** begin Supplied records **

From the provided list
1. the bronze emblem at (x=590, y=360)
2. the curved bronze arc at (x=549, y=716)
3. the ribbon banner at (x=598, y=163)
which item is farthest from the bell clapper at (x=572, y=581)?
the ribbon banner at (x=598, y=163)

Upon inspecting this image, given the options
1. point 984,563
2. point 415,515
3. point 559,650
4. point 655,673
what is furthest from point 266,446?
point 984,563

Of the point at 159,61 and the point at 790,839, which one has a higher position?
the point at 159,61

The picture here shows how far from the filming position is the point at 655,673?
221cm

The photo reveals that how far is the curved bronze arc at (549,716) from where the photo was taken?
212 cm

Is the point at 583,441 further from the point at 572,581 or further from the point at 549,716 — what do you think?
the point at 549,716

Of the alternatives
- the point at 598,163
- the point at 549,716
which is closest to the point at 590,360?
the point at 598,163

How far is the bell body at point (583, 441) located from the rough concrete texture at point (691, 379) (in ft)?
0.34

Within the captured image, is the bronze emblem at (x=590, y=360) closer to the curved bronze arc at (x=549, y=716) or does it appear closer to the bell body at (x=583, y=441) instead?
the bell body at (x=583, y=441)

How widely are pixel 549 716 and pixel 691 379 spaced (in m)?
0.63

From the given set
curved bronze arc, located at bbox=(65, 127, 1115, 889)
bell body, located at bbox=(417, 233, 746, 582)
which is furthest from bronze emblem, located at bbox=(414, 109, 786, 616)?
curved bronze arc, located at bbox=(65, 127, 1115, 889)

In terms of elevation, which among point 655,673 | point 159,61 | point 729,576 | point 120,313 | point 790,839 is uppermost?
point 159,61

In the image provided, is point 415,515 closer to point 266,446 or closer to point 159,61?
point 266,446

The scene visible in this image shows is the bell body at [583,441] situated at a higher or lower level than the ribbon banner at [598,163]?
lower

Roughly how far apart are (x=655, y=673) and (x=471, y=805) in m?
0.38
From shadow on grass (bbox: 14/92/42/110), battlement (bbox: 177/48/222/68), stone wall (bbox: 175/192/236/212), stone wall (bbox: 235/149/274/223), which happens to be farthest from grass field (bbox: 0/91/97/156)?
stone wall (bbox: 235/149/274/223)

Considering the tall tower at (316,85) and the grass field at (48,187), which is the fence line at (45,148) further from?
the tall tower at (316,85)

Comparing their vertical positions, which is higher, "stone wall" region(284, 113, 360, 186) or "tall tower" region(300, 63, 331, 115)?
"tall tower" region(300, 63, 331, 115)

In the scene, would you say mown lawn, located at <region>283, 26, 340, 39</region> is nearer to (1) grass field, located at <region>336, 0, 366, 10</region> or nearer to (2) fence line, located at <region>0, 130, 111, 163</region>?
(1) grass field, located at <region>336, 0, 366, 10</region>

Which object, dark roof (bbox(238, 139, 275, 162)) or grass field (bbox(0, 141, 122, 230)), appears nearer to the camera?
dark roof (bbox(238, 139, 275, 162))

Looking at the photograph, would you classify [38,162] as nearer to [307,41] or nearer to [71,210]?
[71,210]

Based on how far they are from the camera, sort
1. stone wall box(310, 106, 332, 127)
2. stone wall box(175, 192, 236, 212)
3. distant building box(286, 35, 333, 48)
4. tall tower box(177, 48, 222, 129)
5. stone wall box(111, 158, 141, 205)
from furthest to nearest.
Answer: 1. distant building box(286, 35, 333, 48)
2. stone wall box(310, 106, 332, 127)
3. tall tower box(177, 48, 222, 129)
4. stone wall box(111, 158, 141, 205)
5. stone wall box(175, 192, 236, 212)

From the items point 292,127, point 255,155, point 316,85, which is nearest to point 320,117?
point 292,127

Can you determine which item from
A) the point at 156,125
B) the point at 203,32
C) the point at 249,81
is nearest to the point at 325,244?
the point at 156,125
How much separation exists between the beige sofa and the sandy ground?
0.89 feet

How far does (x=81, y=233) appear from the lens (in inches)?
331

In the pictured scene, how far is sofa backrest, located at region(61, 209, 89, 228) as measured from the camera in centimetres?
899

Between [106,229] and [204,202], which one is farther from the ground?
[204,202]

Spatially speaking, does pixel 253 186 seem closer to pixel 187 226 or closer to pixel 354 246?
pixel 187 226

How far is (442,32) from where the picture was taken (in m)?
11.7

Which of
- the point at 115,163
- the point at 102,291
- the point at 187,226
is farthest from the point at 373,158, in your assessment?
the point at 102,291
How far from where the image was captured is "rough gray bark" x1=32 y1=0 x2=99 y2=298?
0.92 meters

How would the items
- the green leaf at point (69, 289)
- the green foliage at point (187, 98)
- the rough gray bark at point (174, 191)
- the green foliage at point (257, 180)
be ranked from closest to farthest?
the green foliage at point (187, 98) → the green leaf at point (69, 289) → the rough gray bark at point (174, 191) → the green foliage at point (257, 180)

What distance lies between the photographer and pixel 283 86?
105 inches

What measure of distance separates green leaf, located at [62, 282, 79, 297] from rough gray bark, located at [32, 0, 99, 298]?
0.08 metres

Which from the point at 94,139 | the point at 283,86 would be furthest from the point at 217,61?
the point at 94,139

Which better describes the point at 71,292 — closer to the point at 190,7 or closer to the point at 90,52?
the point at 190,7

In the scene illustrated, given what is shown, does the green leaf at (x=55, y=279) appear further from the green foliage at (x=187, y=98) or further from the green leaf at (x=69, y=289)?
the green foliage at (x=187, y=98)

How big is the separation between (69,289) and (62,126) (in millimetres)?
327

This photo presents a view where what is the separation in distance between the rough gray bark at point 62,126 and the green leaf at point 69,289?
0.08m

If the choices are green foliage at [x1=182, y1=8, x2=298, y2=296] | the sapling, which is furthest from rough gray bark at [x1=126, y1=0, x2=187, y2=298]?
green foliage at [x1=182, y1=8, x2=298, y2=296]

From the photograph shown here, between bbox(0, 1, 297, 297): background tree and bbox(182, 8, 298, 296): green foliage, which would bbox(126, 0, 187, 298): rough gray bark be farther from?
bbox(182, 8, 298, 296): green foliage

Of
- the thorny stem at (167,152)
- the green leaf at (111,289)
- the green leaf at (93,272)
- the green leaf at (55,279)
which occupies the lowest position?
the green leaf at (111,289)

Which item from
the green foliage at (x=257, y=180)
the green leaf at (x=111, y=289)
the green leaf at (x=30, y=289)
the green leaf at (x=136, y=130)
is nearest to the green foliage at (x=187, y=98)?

** end Supplied records **

▶ [To be done]: Repeat the entries exactly, all of them.

▶ [Solution to this task]:
From the provided list
1. the bronze emblem at (x=590, y=360)
2. the curved bronze arc at (x=549, y=716)
3. the ribbon banner at (x=598, y=163)
which item is farthest from the bell clapper at (x=572, y=581)?
the ribbon banner at (x=598, y=163)

Upon inspecting this image, given the options
1. point 984,563
2. point 415,515
3. point 559,650
4. point 655,673
what is furthest from point 266,446?
point 984,563

Of the point at 159,61 and the point at 790,839, which one has a higher position?
the point at 159,61

The picture here shows how far from the filming position is the point at 655,673?
221cm

The photo reveals that how far is the curved bronze arc at (549,716) from where the photo was taken?
212 cm

Is the point at 583,441 further from the point at 572,581 or further from the point at 549,716 — what do you think?
the point at 549,716

Of the alternatives
- the point at 598,163
- the point at 549,716
which is closest to the point at 590,360?
the point at 598,163

How far is the bell body at point (583, 441) located from the rough concrete texture at point (691, 379) (in ft)?
0.34

Within the captured image, is the bronze emblem at (x=590, y=360) closer to the curved bronze arc at (x=549, y=716) or does it appear closer to the bell body at (x=583, y=441) instead?
the bell body at (x=583, y=441)

How widely are pixel 549 716 and pixel 691 379 spaced (in m)?
0.63

From the given set
curved bronze arc, located at bbox=(65, 127, 1115, 889)
bell body, located at bbox=(417, 233, 746, 582)
which is furthest from bronze emblem, located at bbox=(414, 109, 786, 616)?
curved bronze arc, located at bbox=(65, 127, 1115, 889)

In terms of elevation, which among point 655,673 | point 159,61 | point 729,576 | point 120,313 | point 790,839 is uppermost?
point 159,61

In the image provided, is point 415,515 closer to point 266,446 or closer to point 159,61?
point 266,446

The scene visible in this image shows is the bell body at [583,441] situated at a higher or lower level than the ribbon banner at [598,163]?
lower

Roughly how far apart are (x=655, y=673) and (x=471, y=805) in m?
0.38
From shadow on grass (bbox: 14/92/42/110), battlement (bbox: 177/48/222/68), stone wall (bbox: 175/192/236/212), stone wall (bbox: 235/149/274/223), which happens to be farthest from grass field (bbox: 0/91/97/156)?
stone wall (bbox: 235/149/274/223)

Considering the tall tower at (316,85) and the grass field at (48,187), which is the fence line at (45,148) further from?
the tall tower at (316,85)

Comparing their vertical positions, which is higher, "stone wall" region(284, 113, 360, 186) or "tall tower" region(300, 63, 331, 115)?
"tall tower" region(300, 63, 331, 115)

In the scene, would you say mown lawn, located at <region>283, 26, 340, 39</region> is nearer to (1) grass field, located at <region>336, 0, 366, 10</region> or nearer to (2) fence line, located at <region>0, 130, 111, 163</region>?
(1) grass field, located at <region>336, 0, 366, 10</region>

Which object, dark roof (bbox(238, 139, 275, 162)) or grass field (bbox(0, 141, 122, 230)), appears nearer to the camera?
dark roof (bbox(238, 139, 275, 162))

Looking at the photograph, would you classify [38,162] as nearer to [307,41] or nearer to [71,210]?
[71,210]

Based on how far they are from the camera, sort
1. stone wall box(310, 106, 332, 127)
2. stone wall box(175, 192, 236, 212)
3. distant building box(286, 35, 333, 48)
4. tall tower box(177, 48, 222, 129)
5. stone wall box(111, 158, 141, 205)
from furthest to nearest.
Answer: 1. distant building box(286, 35, 333, 48)
2. stone wall box(310, 106, 332, 127)
3. tall tower box(177, 48, 222, 129)
4. stone wall box(111, 158, 141, 205)
5. stone wall box(175, 192, 236, 212)

From the items point 292,127, point 255,155, point 316,85, which is nearest to point 320,117?
point 292,127

Can you determine which item from
A) the point at 156,125
B) the point at 203,32
C) the point at 249,81
is nearest to the point at 325,244?
the point at 156,125
How much separation exists between the beige sofa and the sandy ground?
0.89 feet

How far does (x=81, y=233) appear from the lens (in inches)?
331

In the pictured scene, how far is sofa backrest, located at region(61, 209, 89, 228) as measured from the camera in centimetres?
899

Between [106,229] and [204,202], which one is farther from the ground?
[204,202]

Spatially speaking, does pixel 253 186 seem closer to pixel 187 226 or closer to pixel 354 246?
pixel 187 226

How far is (442,32) from where the picture was taken (in m)?
11.7

Which of
- the point at 115,163
- the point at 102,291
- the point at 187,226
is farthest from the point at 373,158, in your assessment?
the point at 102,291
How far from where the image was captured is "rough gray bark" x1=32 y1=0 x2=99 y2=298?
0.92 meters

How would the items
- the green leaf at point (69, 289)
- the green foliage at point (187, 98)
- the rough gray bark at point (174, 191)
- the green foliage at point (257, 180)
be ranked from closest to farthest?
the green foliage at point (187, 98) → the green leaf at point (69, 289) → the rough gray bark at point (174, 191) → the green foliage at point (257, 180)

What distance lies between the photographer and pixel 283 86?
105 inches

What measure of distance separates green leaf, located at [62, 282, 79, 297] from rough gray bark, located at [32, 0, 99, 298]?
0.08 metres

Which from the point at 94,139 | the point at 283,86 would be furthest from the point at 217,61?
the point at 94,139

Which better describes the point at 71,292 — closer to the point at 190,7 or closer to the point at 90,52?
the point at 190,7

In the scene illustrated, given what is shown, does the green leaf at (x=55, y=279) appear further from the green foliage at (x=187, y=98) or further from the green leaf at (x=69, y=289)?
the green foliage at (x=187, y=98)

How big is the separation between (69,289) and (62,126) (in millimetres)?
327

This photo presents a view where what is the separation in distance between the rough gray bark at point 62,126 and the green leaf at point 69,289?
0.08m

If the choices are green foliage at [x1=182, y1=8, x2=298, y2=296] | the sapling, which is furthest from rough gray bark at [x1=126, y1=0, x2=187, y2=298]?
green foliage at [x1=182, y1=8, x2=298, y2=296]

From the photograph shown here, between bbox(0, 1, 297, 297): background tree and bbox(182, 8, 298, 296): green foliage, which would bbox(126, 0, 187, 298): rough gray bark be farther from?
bbox(182, 8, 298, 296): green foliage

Of
- the thorny stem at (167,152)
- the green leaf at (111,289)
- the green leaf at (93,272)
- the green leaf at (55,279)
which occupies the lowest position?
the green leaf at (111,289)

Which item from
the green foliage at (x=257, y=180)
the green leaf at (x=111, y=289)
the green leaf at (x=30, y=289)
the green leaf at (x=136, y=130)
is nearest to the green foliage at (x=187, y=98)?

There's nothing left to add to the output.